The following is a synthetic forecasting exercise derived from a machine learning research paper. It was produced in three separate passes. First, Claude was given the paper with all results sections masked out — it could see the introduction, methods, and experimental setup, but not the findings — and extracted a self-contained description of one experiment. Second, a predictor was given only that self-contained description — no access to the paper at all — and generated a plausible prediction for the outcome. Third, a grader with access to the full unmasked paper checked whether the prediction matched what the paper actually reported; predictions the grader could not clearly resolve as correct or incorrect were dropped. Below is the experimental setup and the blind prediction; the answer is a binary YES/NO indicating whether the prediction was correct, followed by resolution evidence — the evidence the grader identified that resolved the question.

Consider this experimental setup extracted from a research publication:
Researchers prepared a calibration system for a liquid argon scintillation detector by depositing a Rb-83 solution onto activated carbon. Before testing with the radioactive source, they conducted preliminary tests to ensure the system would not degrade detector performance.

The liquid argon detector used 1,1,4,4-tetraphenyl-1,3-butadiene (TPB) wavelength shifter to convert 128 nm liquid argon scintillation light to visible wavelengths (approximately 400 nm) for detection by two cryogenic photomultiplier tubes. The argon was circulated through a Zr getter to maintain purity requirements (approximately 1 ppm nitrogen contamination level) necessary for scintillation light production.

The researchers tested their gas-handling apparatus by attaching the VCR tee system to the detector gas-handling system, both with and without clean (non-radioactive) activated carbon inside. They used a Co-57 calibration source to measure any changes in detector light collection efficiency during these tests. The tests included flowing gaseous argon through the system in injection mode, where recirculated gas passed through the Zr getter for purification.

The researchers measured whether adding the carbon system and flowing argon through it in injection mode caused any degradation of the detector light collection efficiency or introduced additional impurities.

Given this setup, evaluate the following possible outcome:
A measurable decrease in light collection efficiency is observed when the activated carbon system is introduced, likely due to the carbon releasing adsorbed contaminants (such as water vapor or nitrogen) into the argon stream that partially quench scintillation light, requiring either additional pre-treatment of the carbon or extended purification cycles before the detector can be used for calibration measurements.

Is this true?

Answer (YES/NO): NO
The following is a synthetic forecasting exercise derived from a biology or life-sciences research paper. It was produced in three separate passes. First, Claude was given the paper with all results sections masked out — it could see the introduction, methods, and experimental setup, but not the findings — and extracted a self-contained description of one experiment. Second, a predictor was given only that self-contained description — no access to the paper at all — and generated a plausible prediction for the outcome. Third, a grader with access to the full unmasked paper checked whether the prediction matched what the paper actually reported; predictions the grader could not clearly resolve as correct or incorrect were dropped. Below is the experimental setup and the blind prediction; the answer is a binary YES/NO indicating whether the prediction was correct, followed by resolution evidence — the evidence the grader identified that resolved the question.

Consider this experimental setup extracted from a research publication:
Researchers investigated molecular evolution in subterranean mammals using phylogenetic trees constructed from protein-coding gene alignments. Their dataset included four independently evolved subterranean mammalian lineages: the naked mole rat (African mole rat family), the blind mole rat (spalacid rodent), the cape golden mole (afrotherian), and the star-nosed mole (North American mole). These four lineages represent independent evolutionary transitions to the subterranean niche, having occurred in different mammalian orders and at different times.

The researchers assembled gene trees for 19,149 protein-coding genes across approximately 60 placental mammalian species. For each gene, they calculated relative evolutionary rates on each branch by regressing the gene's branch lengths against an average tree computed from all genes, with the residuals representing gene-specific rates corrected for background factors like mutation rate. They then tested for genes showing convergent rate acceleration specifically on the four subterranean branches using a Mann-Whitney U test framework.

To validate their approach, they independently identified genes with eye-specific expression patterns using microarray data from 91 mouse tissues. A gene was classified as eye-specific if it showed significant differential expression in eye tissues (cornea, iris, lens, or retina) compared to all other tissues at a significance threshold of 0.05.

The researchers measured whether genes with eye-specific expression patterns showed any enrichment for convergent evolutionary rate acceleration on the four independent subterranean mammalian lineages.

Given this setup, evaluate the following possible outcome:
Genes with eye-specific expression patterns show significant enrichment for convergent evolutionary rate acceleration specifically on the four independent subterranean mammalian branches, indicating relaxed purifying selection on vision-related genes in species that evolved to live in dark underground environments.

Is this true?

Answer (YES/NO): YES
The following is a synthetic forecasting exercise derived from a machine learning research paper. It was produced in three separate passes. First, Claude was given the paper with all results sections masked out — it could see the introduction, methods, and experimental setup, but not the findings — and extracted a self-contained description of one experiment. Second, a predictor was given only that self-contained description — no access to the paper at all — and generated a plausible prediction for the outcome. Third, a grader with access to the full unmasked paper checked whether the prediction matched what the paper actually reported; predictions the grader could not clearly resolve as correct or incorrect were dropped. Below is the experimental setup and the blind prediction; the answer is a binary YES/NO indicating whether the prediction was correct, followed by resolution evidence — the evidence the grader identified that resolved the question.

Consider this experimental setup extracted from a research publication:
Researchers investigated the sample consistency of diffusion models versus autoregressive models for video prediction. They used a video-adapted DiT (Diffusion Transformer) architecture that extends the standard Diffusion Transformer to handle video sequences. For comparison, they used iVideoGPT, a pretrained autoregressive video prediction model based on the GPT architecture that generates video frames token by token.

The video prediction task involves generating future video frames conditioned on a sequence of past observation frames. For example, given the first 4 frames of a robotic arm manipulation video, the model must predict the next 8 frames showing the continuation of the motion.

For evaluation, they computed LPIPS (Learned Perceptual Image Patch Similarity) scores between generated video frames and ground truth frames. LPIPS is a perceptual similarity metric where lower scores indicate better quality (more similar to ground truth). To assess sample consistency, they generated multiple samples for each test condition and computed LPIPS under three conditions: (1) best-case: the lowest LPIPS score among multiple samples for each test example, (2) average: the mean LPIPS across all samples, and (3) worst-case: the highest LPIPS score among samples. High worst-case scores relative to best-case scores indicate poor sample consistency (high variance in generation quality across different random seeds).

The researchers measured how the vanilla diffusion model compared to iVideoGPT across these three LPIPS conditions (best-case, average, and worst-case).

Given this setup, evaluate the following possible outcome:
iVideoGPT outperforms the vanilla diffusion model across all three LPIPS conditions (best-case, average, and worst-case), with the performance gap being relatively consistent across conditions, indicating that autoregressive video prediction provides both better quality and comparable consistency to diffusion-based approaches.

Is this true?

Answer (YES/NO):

┄┄┄┄┄┄┄┄┄┄┄┄┄┄┄┄┄┄┄┄

*WORK REQUIRED*: Set down the entire listing above again, word for word.

*OUTPUT OF THE TASK*:
The following is a synthetic forecasting exercise derived from a machine learning research paper. It was produced in three separate passes. First, Claude was given the paper with all results sections masked out — it could see the introduction, methods, and experimental setup, but not the findings — and extracted a self-contained description of one experiment. Second, a predictor was given only that self-contained description — no access to the paper at all — and generated a plausible prediction for the outcome. Third, a grader with access to the full unmasked paper checked whether the prediction matched what the paper actually reported; predictions the grader could not clearly resolve as correct or incorrect were dropped. Below is the experimental setup and the blind prediction; the answer is a binary YES/NO indicating whether the prediction was correct, followed by resolution evidence — the evidence the grader identified that resolved the question.

Consider this experimental setup extracted from a research publication:
Researchers prepared a calibration system for a liquid argon scintillation detector by depositing a Rb-83 solution onto activated carbon. Before testing with the radioactive source, they conducted preliminary tests to ensure the system would not degrade detector performance.

The liquid argon detector used 1,1,4,4-tetraphenyl-1,3-butadiene (TPB) wavelength shifter to convert 128 nm liquid argon scintillation light to visible wavelengths (approximately 400 nm) for detection by two cryogenic photomultiplier tubes. The argon was circulated through a Zr getter to maintain purity requirements (approximately 1 ppm nitrogen contamination level) necessary for scintillation light production.

The researchers tested their gas-handling apparatus by attaching the VCR tee system to the detector gas-handling system, both with and without clean (non-radioactive) activated carbon inside. They used a Co-57 calibration source to measure any changes in detector light collection efficiency during these tests. The tests included flowing gaseous argon through the system in injection mode, where recirculated gas passed through the Zr getter for purification.

The researchers measured whether adding the carbon system and flowing argon through it in injection mode caused any degradation of the detector light collection efficiency or introduced additional impurities.

Given this setup, evaluate the following possible outcome:
A measurable decrease in light collection efficiency is observed when the activated carbon system is introduced, likely due to the carbon releasing adsorbed contaminants (such as water vapor or nitrogen) into the argon stream that partially quench scintillation light, requiring either additional pre-treatment of the carbon or extended purification cycles before the detector can be used for calibration measurements.

Is this true?

Answer (YES/NO): NO
The following is a synthetic forecasting exercise derived from a biology or life-sciences research paper. It was produced in three separate passes. First, Claude was given the paper with all results sections masked out — it could see the introduction, methods, and experimental setup, but not the findings — and extracted a self-contained description of one experiment. Second, a predictor was given only that self-contained description — no access to the paper at all — and generated a plausible prediction for the outcome. Third, a grader with access to the full unmasked paper checked whether the prediction matched what the paper actually reported; predictions the grader could not clearly resolve as correct or incorrect were dropped. Below is the experimental setup and the blind prediction; the answer is a binary YES/NO indicating whether the prediction was correct, followed by resolution evidence — the evidence the grader identified that resolved the question.

Consider this experimental setup extracted from a research publication:
Researchers investigated molecular evolution in subterranean mammals using phylogenetic trees constructed from protein-coding gene alignments. Their dataset included four independently evolved subterranean mammalian lineages: the naked mole rat (African mole rat family), the blind mole rat (spalacid rodent), the cape golden mole (afrotherian), and the star-nosed mole (North American mole). These four lineages represent independent evolutionary transitions to the subterranean niche, having occurred in different mammalian orders and at different times.

The researchers assembled gene trees for 19,149 protein-coding genes across approximately 60 placental mammalian species. For each gene, they calculated relative evolutionary rates on each branch by regressing the gene's branch lengths against an average tree computed from all genes, with the residuals representing gene-specific rates corrected for background factors like mutation rate. They then tested for genes showing convergent rate acceleration specifically on the four subterranean branches using a Mann-Whitney U test framework.

To validate their approach, they independently identified genes with eye-specific expression patterns using microarray data from 91 mouse tissues. A gene was classified as eye-specific if it showed significant differential expression in eye tissues (cornea, iris, lens, or retina) compared to all other tissues at a significance threshold of 0.05.

The researchers measured whether genes with eye-specific expression patterns showed any enrichment for convergent evolutionary rate acceleration on the four independent subterranean mammalian lineages.

Given this setup, evaluate the following possible outcome:
Genes with eye-specific expression patterns show significant enrichment for convergent evolutionary rate acceleration specifically on the four independent subterranean mammalian branches, indicating relaxed purifying selection on vision-related genes in species that evolved to live in dark underground environments.

Is this true?

Answer (YES/NO): YES
The following is a synthetic forecasting exercise derived from a machine learning research paper. It was produced in three separate passes. First, Claude was given the paper with all results sections masked out — it could see the introduction, methods, and experimental setup, but not the findings — and extracted a self-contained description of one experiment. Second, a predictor was given only that self-contained description — no access to the paper at all — and generated a plausible prediction for the outcome. Third, a grader with access to the full unmasked paper checked whether the prediction matched what the paper actually reported; predictions the grader could not clearly resolve as correct or incorrect were dropped. Below is the experimental setup and the blind prediction; the answer is a binary YES/NO indicating whether the prediction was correct, followed by resolution evidence — the evidence the grader identified that resolved the question.

Consider this experimental setup extracted from a research publication:
Researchers investigated the sample consistency of diffusion models versus autoregressive models for video prediction. They used a video-adapted DiT (Diffusion Transformer) architecture that extends the standard Diffusion Transformer to handle video sequences. For comparison, they used iVideoGPT, a pretrained autoregressive video prediction model based on the GPT architecture that generates video frames token by token.

The video prediction task involves generating future video frames conditioned on a sequence of past observation frames. For example, given the first 4 frames of a robotic arm manipulation video, the model must predict the next 8 frames showing the continuation of the motion.

For evaluation, they computed LPIPS (Learned Perceptual Image Patch Similarity) scores between generated video frames and ground truth frames. LPIPS is a perceptual similarity metric where lower scores indicate better quality (more similar to ground truth). To assess sample consistency, they generated multiple samples for each test condition and computed LPIPS under three conditions: (1) best-case: the lowest LPIPS score among multiple samples for each test example, (2) average: the mean LPIPS across all samples, and (3) worst-case: the highest LPIPS score among samples. High worst-case scores relative to best-case scores indicate poor sample consistency (high variance in generation quality across different random seeds).

The researchers measured how the vanilla diffusion model compared to iVideoGPT across these three LPIPS conditions (best-case, average, and worst-case).

Given this setup, evaluate the following possible outcome:
iVideoGPT outperforms the vanilla diffusion model across all three LPIPS conditions (best-case, average, and worst-case), with the performance gap being relatively consistent across conditions, indicating that autoregressive video prediction provides both better quality and comparable consistency to diffusion-based approaches.

Is this true?

Answer (YES/NO):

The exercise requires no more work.